### Problem to work on
Start at the line containing "What distance from the camera" and transcribe every line exactly through the end of the records below, and only those lines.

==*==

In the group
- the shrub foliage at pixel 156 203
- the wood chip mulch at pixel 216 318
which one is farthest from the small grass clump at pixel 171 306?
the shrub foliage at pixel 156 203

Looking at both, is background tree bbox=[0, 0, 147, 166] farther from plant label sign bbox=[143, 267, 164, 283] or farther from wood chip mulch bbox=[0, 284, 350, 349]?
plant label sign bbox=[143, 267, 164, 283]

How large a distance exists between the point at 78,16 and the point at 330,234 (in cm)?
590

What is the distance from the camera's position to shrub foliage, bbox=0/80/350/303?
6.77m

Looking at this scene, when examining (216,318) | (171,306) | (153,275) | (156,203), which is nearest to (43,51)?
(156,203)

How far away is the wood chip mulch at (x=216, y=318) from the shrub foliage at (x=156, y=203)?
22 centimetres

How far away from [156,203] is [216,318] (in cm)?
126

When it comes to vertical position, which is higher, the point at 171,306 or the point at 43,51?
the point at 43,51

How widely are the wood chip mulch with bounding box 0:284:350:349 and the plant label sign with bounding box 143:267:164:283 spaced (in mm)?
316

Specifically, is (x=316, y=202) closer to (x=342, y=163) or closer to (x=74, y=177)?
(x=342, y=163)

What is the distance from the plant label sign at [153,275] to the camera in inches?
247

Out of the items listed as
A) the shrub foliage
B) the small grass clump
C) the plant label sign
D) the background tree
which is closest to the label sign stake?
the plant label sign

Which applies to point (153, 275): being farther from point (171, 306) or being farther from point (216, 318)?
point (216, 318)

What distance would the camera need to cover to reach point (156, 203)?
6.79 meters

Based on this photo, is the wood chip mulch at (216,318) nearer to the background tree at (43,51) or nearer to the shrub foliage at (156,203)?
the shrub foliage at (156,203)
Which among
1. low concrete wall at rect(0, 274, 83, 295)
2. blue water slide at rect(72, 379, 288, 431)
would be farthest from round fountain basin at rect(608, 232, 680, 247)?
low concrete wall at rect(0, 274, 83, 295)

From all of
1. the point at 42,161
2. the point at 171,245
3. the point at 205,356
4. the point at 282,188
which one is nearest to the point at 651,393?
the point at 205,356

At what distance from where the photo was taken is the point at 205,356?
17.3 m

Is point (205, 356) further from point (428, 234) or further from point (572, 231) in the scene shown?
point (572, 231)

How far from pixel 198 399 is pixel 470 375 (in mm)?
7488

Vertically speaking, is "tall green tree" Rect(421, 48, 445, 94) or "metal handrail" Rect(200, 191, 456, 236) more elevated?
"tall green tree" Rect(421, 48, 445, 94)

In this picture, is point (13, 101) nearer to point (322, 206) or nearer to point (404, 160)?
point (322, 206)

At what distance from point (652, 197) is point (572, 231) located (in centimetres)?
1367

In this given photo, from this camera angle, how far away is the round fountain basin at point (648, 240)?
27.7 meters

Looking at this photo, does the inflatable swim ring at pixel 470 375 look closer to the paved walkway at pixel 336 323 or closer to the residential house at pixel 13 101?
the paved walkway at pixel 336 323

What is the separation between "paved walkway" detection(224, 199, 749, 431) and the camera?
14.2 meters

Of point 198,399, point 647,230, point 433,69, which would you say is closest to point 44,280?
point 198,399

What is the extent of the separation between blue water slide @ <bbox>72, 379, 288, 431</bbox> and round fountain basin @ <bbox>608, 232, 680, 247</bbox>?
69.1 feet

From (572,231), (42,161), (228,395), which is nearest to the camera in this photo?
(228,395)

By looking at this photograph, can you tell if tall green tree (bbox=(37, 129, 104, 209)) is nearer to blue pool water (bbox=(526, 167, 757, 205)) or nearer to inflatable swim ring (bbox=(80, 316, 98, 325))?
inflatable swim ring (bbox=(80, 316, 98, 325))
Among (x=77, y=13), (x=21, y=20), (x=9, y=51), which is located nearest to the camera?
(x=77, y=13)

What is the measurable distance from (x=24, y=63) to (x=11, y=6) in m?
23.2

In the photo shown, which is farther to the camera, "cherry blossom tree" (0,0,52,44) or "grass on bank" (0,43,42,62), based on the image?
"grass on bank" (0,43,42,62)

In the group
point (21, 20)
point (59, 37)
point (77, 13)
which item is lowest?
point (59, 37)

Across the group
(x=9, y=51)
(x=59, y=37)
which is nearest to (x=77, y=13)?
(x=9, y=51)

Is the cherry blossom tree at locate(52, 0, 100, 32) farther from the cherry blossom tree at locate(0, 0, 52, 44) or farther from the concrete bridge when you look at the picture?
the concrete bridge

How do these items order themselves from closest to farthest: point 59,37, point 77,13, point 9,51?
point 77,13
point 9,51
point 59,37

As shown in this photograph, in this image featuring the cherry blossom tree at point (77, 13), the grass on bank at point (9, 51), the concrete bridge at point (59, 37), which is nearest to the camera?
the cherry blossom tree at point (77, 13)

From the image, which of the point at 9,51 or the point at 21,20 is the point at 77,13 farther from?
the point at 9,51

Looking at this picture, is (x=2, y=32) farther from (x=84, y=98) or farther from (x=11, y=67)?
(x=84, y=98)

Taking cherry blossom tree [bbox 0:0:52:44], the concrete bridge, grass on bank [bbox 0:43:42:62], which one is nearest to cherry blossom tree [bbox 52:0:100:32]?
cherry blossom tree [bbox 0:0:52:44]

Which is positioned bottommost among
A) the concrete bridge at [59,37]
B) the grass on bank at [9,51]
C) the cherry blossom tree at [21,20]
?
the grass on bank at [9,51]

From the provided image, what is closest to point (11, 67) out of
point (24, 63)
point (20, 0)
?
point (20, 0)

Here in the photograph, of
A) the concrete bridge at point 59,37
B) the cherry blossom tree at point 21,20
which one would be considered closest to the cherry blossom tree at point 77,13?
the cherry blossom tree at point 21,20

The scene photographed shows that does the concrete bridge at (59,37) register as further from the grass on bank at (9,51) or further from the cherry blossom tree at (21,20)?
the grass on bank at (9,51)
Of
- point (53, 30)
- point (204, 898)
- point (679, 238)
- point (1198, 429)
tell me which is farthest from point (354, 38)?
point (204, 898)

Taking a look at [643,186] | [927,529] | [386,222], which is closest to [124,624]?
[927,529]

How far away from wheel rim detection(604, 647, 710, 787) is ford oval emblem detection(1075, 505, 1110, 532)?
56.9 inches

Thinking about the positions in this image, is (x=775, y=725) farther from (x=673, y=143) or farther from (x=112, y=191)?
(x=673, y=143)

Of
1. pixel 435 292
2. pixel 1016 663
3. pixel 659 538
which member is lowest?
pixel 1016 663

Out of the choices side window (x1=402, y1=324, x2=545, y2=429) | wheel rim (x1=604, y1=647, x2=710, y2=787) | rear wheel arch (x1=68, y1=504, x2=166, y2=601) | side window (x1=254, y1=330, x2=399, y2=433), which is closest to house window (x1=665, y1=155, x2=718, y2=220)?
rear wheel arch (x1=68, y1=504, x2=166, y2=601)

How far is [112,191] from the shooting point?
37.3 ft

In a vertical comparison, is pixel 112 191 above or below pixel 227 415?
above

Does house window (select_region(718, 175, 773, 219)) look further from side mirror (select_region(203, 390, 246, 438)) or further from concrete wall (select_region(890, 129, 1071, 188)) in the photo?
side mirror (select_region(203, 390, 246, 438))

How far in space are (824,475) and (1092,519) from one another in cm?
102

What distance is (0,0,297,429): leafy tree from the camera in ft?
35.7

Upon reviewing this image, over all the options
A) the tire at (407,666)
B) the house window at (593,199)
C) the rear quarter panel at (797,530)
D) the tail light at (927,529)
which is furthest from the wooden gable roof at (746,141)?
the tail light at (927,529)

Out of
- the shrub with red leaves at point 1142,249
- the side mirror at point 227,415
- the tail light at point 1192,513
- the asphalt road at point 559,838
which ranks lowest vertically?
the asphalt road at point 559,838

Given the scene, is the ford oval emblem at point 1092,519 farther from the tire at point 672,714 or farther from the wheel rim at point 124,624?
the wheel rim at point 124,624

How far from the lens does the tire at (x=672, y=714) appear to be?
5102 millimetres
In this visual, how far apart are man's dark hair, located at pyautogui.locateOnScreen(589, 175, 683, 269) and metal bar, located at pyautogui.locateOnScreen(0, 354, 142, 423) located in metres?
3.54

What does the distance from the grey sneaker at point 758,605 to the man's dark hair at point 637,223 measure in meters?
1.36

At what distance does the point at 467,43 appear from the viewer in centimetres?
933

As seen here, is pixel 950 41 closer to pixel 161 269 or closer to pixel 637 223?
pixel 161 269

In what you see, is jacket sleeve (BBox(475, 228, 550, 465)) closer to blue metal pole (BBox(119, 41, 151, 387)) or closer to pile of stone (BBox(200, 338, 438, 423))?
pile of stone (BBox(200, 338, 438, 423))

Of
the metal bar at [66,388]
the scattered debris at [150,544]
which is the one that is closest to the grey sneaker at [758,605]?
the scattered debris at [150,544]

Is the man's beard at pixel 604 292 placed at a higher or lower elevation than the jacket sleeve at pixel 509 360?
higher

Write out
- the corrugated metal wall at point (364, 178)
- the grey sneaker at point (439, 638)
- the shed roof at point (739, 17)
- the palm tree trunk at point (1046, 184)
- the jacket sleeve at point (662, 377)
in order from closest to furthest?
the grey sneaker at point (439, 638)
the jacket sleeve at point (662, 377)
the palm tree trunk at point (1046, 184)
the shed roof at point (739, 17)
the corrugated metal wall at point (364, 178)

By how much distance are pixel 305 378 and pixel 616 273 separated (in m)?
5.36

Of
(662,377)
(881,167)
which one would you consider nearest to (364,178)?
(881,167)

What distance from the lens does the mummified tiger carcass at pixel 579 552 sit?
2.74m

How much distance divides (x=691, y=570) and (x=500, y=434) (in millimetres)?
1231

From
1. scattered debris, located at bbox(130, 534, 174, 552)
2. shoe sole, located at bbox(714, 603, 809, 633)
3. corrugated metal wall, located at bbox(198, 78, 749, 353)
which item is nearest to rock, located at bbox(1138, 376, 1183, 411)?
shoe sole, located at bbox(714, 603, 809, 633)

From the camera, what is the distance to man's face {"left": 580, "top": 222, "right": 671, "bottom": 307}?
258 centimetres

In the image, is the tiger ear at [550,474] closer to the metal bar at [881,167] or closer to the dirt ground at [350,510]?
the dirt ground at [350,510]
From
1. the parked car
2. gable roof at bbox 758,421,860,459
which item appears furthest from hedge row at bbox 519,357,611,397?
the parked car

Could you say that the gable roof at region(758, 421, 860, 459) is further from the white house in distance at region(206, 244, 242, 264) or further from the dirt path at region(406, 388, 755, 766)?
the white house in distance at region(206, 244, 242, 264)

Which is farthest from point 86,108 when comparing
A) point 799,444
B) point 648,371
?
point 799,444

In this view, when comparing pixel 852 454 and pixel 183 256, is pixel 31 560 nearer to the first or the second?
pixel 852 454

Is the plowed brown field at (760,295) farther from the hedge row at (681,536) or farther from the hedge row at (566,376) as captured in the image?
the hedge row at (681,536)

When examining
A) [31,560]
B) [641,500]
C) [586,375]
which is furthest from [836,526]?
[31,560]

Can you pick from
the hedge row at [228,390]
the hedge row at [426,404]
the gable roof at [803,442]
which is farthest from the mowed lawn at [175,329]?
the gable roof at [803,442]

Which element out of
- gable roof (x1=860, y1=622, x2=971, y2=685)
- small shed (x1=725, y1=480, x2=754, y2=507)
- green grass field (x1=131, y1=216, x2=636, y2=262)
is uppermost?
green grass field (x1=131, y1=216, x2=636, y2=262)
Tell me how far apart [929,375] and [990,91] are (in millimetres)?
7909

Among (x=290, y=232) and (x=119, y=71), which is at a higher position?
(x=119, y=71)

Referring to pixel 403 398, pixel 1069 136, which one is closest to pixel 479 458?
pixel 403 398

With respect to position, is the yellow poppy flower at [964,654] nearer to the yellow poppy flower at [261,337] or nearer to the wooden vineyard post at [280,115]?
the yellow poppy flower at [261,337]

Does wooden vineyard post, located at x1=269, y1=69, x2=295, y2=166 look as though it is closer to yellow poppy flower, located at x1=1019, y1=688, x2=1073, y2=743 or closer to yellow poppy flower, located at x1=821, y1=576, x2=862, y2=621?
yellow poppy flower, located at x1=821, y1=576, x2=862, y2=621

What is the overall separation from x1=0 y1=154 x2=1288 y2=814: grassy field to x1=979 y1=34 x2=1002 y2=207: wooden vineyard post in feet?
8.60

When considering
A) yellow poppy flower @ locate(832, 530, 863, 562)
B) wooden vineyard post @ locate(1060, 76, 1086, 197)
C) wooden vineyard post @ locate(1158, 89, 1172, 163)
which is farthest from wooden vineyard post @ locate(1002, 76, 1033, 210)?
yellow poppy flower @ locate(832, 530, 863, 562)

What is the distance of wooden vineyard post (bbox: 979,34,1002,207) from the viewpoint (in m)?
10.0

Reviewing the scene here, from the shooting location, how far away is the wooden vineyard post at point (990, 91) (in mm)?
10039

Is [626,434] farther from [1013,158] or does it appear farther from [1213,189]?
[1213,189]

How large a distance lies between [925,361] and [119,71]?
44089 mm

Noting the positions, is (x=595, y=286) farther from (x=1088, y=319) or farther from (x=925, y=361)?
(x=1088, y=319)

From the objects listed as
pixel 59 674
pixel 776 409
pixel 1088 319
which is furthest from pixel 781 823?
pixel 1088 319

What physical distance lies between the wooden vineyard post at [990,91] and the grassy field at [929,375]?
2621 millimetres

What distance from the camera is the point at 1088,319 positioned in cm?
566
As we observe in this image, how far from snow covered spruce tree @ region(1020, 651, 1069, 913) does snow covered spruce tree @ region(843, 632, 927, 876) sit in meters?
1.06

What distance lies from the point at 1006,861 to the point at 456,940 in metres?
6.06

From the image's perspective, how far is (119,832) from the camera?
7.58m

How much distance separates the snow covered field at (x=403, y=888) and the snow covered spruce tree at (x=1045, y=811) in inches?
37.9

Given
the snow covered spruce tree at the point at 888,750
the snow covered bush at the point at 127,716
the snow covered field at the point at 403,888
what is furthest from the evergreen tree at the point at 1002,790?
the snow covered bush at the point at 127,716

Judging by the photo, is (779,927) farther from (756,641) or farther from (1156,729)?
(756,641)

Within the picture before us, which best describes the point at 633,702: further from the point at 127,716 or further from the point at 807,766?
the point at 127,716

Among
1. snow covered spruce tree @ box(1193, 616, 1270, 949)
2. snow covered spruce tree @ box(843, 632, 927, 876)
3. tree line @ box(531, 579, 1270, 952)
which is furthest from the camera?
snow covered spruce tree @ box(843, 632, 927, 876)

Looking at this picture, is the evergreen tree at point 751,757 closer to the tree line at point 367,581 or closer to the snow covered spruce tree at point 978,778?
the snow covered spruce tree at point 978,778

==*==

### Answer to this problem
What distance from the camera is the point at 1088,319 positioned in cm?
566
As we observe in this image, how far from snow covered spruce tree @ region(1020, 651, 1069, 913) does snow covered spruce tree @ region(843, 632, 927, 876) sit in meters?
1.06

What distance lies from the point at 1006,861 to the point at 456,940 in metres?
6.06

From the image's perspective, how far is (119,832) from the camera?
7.58m

How much distance separates the snow covered field at (x=403, y=888) and the snow covered spruce tree at (x=1045, y=811) in inches?
37.9

Given
the snow covered spruce tree at the point at 888,750
the snow covered bush at the point at 127,716
the snow covered field at the point at 403,888
what is furthest from the evergreen tree at the point at 1002,790?
the snow covered bush at the point at 127,716

Judging by the photo, is (779,927) farther from (756,641) or farther from (1156,729)?
(756,641)

Within the picture before us, which best describes the point at 633,702: further from the point at 127,716 or further from the point at 807,766?
the point at 127,716

Among
1. snow covered spruce tree @ box(1193, 616, 1270, 949)
2. snow covered spruce tree @ box(843, 632, 927, 876)
3. tree line @ box(531, 579, 1270, 952)
which is furthest from the camera?
snow covered spruce tree @ box(843, 632, 927, 876)

Looking at this picture, is the evergreen tree at point 751,757 closer to the tree line at point 367,581 or closer to the snow covered spruce tree at point 978,778?
the snow covered spruce tree at point 978,778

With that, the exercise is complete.